Posted on 4 days ago

By Will Warren
Economic Recovery Corps Fellow
Shaping Our Appalachian Region (SOAR)

Introduction: The Most Critical Link in Workforce Systems

Across distressed and rural America, economic developers are being asked to solve increasingly complex challenges with increasingly fragmented systems. When policymakers talk about workforce development, they often highlight programs, credentials, apprenticeships, and job placement. While these tools are essential, in regions like Eastern Kentucky, what’s missing isn’t a training program. It’s a trusted human guide.  Even when jobs exist, many remain unfilled, not because people don’t want to work, but because they don’t see a way through the fog of barriers to even begin.

In this moment, we must ask ourselves: What truly drives reattachment to work?

In Eastern Kentucky, where disconnection is widespread, but talent remains abundant, we’ve learned a simple truth: coaching is infrastructure. It’s not an add-on or support service, it’s the core mechanism by which disconnection becomes reattachment, and labor force recovery becomes regional economic strategy.  Until we treat it as such, we will continue to invest in incomplete systems that fail the very people they are meant to serve.

Coaching is the bridge between disconnection and reattachment. It is the infrastructure that holds every other part of a workforce system together. As rural regions search for scalable, proven strategies to battle population loss and reengage sidelined talent, one lesson from Eastern Kentucky stands out clearly: people don’t go through systems. They go with people. Coaching makes the system navigable, makes hope tangible, and makes change stick. It is the infrastructure that holds every other part of a workforce system together. And in the EKY Runway Program, coaching isn’t an afterthought, it’s the beating heart.

This essay explores how the EKY Runway Program has positioned coaching and peer support as the connective tissue of a new workforce reattachment model, and why the future of rural economic development may depend on making coaching as foundational as broadband, roads, or rail.

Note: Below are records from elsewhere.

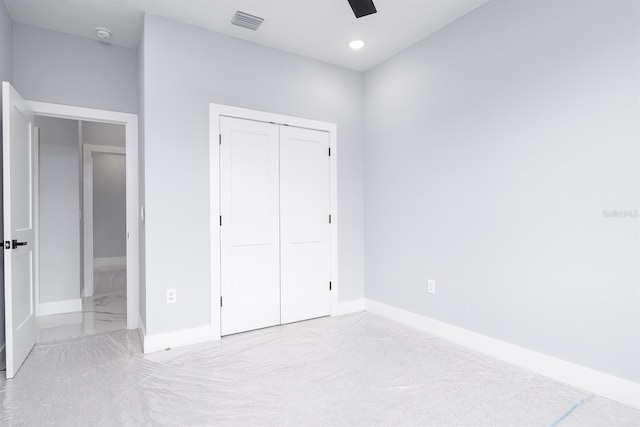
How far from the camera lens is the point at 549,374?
2.30 metres

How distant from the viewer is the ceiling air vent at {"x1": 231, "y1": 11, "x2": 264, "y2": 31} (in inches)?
110

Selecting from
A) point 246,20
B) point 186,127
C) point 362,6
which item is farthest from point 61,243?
point 362,6

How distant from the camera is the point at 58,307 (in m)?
3.85

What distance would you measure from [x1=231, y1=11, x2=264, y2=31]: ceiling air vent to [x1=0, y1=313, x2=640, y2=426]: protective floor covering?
2745 millimetres

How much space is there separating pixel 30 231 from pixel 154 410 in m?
1.96

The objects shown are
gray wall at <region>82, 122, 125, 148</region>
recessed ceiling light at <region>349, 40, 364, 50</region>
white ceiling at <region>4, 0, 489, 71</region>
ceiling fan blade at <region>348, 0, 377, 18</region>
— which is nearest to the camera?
ceiling fan blade at <region>348, 0, 377, 18</region>

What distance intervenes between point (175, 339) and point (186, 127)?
1806mm

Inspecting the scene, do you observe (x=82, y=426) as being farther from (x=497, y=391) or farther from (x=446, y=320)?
(x=446, y=320)

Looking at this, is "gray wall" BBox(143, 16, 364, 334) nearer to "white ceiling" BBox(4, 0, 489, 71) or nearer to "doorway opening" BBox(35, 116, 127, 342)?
"white ceiling" BBox(4, 0, 489, 71)

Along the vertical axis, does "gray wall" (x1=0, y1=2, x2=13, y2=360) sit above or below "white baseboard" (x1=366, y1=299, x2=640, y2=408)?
above

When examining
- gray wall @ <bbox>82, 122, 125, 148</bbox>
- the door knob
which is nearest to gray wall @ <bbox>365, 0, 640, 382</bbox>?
the door knob

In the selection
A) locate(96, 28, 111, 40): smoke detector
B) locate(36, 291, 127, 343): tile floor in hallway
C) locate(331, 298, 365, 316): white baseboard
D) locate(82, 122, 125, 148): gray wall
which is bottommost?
locate(36, 291, 127, 343): tile floor in hallway

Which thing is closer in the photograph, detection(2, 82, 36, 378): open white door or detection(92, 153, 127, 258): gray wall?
detection(2, 82, 36, 378): open white door

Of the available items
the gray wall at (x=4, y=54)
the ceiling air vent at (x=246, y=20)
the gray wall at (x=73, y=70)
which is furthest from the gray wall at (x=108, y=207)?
the ceiling air vent at (x=246, y=20)
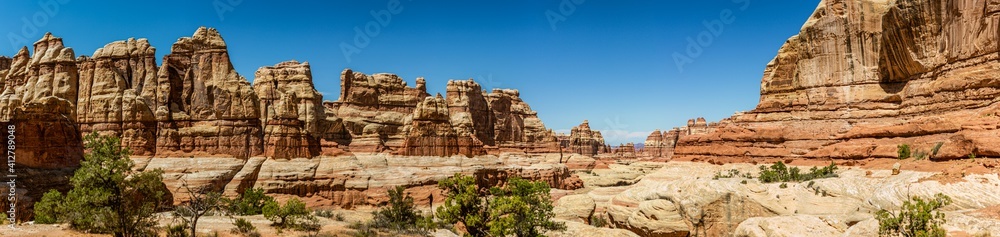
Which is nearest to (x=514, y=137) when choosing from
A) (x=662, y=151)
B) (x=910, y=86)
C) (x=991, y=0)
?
(x=662, y=151)

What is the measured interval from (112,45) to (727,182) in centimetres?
5380

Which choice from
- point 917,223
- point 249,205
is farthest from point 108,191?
point 917,223

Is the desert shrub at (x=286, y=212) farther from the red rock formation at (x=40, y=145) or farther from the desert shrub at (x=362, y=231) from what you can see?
the red rock formation at (x=40, y=145)

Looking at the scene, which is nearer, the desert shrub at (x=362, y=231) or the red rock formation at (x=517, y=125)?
the desert shrub at (x=362, y=231)

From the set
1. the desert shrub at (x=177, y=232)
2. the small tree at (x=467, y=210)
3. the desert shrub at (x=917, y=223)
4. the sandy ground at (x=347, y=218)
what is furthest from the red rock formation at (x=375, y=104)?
the desert shrub at (x=917, y=223)

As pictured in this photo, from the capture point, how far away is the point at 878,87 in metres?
46.8

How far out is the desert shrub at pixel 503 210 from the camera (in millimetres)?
23312

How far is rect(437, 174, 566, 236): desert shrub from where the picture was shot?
76.5ft

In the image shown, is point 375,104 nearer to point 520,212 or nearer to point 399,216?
point 399,216

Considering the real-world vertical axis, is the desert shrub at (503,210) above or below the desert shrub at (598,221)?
above

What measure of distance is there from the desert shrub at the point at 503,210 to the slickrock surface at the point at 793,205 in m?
7.72

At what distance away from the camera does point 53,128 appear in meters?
33.8

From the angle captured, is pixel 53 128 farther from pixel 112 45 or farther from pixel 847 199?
pixel 847 199

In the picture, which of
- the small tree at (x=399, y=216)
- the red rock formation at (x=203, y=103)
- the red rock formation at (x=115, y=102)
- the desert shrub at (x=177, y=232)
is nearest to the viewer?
the desert shrub at (x=177, y=232)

Reframing the Disconnection Crisis

As previously reported in prior articles, in Eastern Kentucky, the labor force participation rate for adults aged 25 to 54 hovers around 50%, compared to a national average of 83%. This means that roughly ~34,000 working-age adults in 12 of the most coal impacted communities of the EKY Runway Program are neither employed nor actively seeking work. But they are not invisible. They are caregivers, recovery participants, justice-involved individuals, and people with unrecognized skills or disconnected pathways.  These individuals have not disappeared; they have been systemically excluded from the labor market.

Reconnecting this “hidden workforce” is not a matter of job openings or reskilling alone. We argue it’s a matter of human navigation. Before credentials or career ladders can be meaningful, people need help finding the on-ramp, and someone to walk beside them as they reenter.

The Eastern Kentucky Runway Program Model: Coaching at the Center

As explained, the EKY Runway Program launched in 2023 by Shaping Our Appalachian Region (SOAR), the EKY Runway Program reimagines workforce development as a relational, regional strategy grounded in dignity, stabilization, and systems thinking.

At its center is a reforming theory that every participant, regardless of background, deserves a dedicated Coaching Network that supports them from disconnection to sustained employment.  In the EKY Runway Program Coaching Network, the Empowerment Coach and Peer Mentor hold the participant accountable throughout their journey while providing human-centered support through systems navigation.  In addition, as part of the network, the client is connected to a resource specialist, training plan coordinator and digital navigator to help further their career development.  This article will refer to each of these roles interchangeably as “coaches.”  These coaches serve as more than guides; they are activators of human potential. They unlock what data alone cannot predict: trust, belief, resilience, and readiness.  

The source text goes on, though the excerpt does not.